Pasados los siete días reglamentarios y las veintiséis personas que lo visitaron, el enterrador se llevó su cuerpo dentro de una bolsa negra. De haber estado vivo se habría alegrado de que, a pesar de no haber sido reclamado por nadie —¡y a pesar de todos los amigos que tenía!—, no hubiesen oficiado ninguna ceremonia para fingir que aquél no era el fin, que ahora vivía otra vida mejor.
Pero no estaba vivo, así que ni le importaba ni le dejaba de importar. Nada. Se trataba de un hecho absoluta y radicalmente indiferente para él, aunque no para su memoria, pero su misma memoria era historia. Así que el enterrador lo bajó de su furgoneta frigorífica y lo metió directamente en uno de los nichos destinados a los indigentes y a los sin nadie. No guardó el cuerpo dentro de la correspondiente caja de madera, porque en aquella ciudad había muchos indigentes y muchos sin nadie, y la madera la vendía a buen precio a un amigo carpintero. Así, al menos, podía permitirse algunos lujos, y sabía que a ellos, a los muertos, les importaba un pito. Como él decía:
—Ni les importa ni les deja de importar. Están muertos, y ya.
También cogía las cruces de oro y los marcos de plata que mucha gente dejaba sobre las tumbas, o en la repisa de los nichos, y los vendía a buen precio a un joyero amigo suyo, que los transformaba en nuevas cruces y nuevos marcos, y anillos, y collares, que vendía a mejor precio.
Después de tapiar el nicho y colocar la lápida de yeso en la que él mismo escribió algo a lápiz, volvió a su furgoneta y se fue.

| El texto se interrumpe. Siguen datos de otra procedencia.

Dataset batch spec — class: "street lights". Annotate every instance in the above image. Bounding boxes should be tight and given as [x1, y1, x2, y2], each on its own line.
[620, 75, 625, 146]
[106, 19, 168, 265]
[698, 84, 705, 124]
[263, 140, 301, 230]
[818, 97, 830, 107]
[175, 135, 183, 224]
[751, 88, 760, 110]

Y allí se quedó nuestro difunto, con el cuerpo medio amputado, rajado y cosido, metido en una bolsa de plástico negro, sin un mísero ataúd que custodiara sus huesos, tras una placa de yeso en la que apenas se podía leer este garabato:
Juan Nadie 236.932
Pero qué más le daba al muerto. Ni le importaba ni le dejaba de importar. Estaba muerto, y ya.
Trece días antes de que el enterrador escribiese aquel número en la lápida de yeso, uno de los tipos que habían encontrado un cadáver en un callejón se dio cuenta de que el otro, su colega, le había tomado el pelo, porque el muy cabrón tenía debajo del fregadero, detrás de los botes vacíos de cerveza, la cartera del muerto que se habían encontrado la tarde anterior. Antes de que su colega saliera del baño, sacó los cincuenta y cinco euros que había en la cartera y se los guardó en el bolsillo interior de la chaqueta. A él tampoco le importaba que su colega le hubiera engañado. Ni le importaba ni le dejaba de importar, por lo que si yo fuera el enterrador diría que estaba muerto, y ya.